→ VERIFIQUE SUA COMPREENSÃO:
**A.** No trecho sobre tecnologia digital e democracia, em qual cidade o controle do orçamento passou aos cidadãos por meio de uma eleição via internet?
**B.** Escreva a continuação do trecho sobre tecnologia digital e democracia a partir da última frase apresentada.

→ TRECHO DA PÁGINA:
E isso já começou em alguns lugares. Na Islândia, depois das consequências catastróficas do crash financeiro de 2008, foi dada aos eleitores a possibilidade de participar diretamente da elaboração de uma nova Constituição, e o controle do orçamento da cidade de Reykjavík passou aos cidadãos através de uma eleição via internet. Coisa parecida está em andamento em San Francisco, onde o orçamento participativo foi adotado em vários bairros. Em Estocolmo, eleições online são usadas para ajudar a selecionar os temas sobre os quais os políticos deverão deliberar. Na Espanha, na Austrália e na Argentina, criaram-se “partidos da rede”, cujos membros usam ferramentas digitais para decidir sobre as diretrizes partidárias. Na Itália, o movimento Cinco Estrelas, de Beppe Grillo, recorre à militância para a discussão de muitas de suas diretrizes, com resultados melhores ou piores. Assim como outros partidos “piratas” pelo mundo inteiro.

Ao mesmo tempo, a tecnologia digital pode trabalhar em prol da democracia encontrando as melhores soluções para questões tecnicamente complexas, sem necessariamente envolver a consulta direta aos eleitores. Em vez disso, os políticos podem usar o aprendizado de máquina para tornar mais fácil seu próprio trabalho, fazendo uso dele para testar previamente suas escolhas.

Hoje, a maioria das soluções propostas para a política consiste apenas em uma lista de coisas que os detentores de mandatos acham possível funcionar. A questão é saber se os eleitores irão defendê-las. A nova tecnologia tem o potencial de testá-las antes que os eleitores precisem se pronunciar, tornando mais provável a aprovar o que lhes for oferecido no final.

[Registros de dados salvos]
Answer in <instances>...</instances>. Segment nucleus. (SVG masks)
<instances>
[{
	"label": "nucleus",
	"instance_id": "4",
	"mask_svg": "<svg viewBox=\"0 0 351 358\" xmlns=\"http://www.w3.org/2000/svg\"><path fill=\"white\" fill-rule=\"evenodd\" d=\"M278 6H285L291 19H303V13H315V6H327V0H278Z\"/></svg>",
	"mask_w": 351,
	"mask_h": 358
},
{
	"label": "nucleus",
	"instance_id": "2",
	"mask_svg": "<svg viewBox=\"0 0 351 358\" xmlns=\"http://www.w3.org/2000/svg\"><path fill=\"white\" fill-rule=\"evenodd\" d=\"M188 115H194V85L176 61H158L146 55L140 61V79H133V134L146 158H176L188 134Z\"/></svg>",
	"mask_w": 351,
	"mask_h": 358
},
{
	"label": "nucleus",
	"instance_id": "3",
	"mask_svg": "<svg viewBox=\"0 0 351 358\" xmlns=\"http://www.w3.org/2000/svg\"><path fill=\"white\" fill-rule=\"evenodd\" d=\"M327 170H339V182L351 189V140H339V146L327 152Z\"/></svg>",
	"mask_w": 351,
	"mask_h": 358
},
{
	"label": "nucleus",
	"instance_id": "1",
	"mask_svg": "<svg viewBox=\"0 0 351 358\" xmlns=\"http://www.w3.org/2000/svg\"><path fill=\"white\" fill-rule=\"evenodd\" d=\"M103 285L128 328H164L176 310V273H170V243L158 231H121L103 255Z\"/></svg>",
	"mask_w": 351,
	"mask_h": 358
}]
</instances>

→ RESPOSTAS POR TAREFA:
**A.** Reykjavík.

**B.**
Não há nada nem de longe espontâneo nessas maneiras de fazer política. Mesmo reforçada pela tecnologia digital, qualquer forma de democracia sempre dá muito trabalho. A internet, por si só, não será capaz de reanimar a política democrática. Precisa ser aprovada através do sistema político já existente. Só a política pode resgatar a política.

Infelizmente, o sistema político existente tanto pode bloquear quanto estimular essas iniciativas. Nossa política se mantém tribal. Para cada solução potencial, haverá sempre um grupo de pessoas prontas a reclamar, e um grupo de políticos prontos a apoiá-las. A tecnologia digital corre o risco de reforçar esse tribalismo no mesmo momento em que tenta nos livrar dele.

Basta ver os lugares onde ocorrem experiências de democracia direta: San Francisco, Reykjavík, Estocolmo. Faz sentido, afinal. A “e-democracia” tem tudo a ver com meios urbanos que tendem a congregar cidadãos fluentes na tecnologia digital. Se a ideia deu certo em San Francisco, por que não a espalhar para o resto dos Estados Unidos? Justamente porque, se deu certo em San Francisco, boa parte do restante do país nem vai querer saber do que se trata.

Uma das coisas característica do conservadorismo republicano na política atual do Texas é um forte desejo de não virar uma Califórnia dos democratas. A definição californiana do que dá certo irá provocar a rejeição de muitos texanos.

Uma das maiores divisões da democracia ocidental do século XX é produzida pela educação. Se alguém tiver cursado ou não uma faculdade, isso será mais determinante para o seu voto do que a idade, a classe ou o gênero. Foi assim na eleição de Trump, no plebiscito sobre o Brexit e na eleição de Macron.

As pessoas instruídas formam uma tribo. Tendem a se manter unidas. Podem achar que isso se deve ao fato de ter uma compreensão melhor de como o mundo funciona. Mas por isso provocam muita rejeição do outro lado: parecem confundir seu tribalismo com uma maior sabedoria.

Esse é o problema fundamental em ver a tecnologia digital como um avanço para a democracia representativa. Esperamos os políticos refletirem quem nós somos. As formas superiores de conhecimento prejudicam essa identificação por pessoas incultas, classificando as demais como esnobes. Na direita brasileira vigora o anti-intelectualismo populista.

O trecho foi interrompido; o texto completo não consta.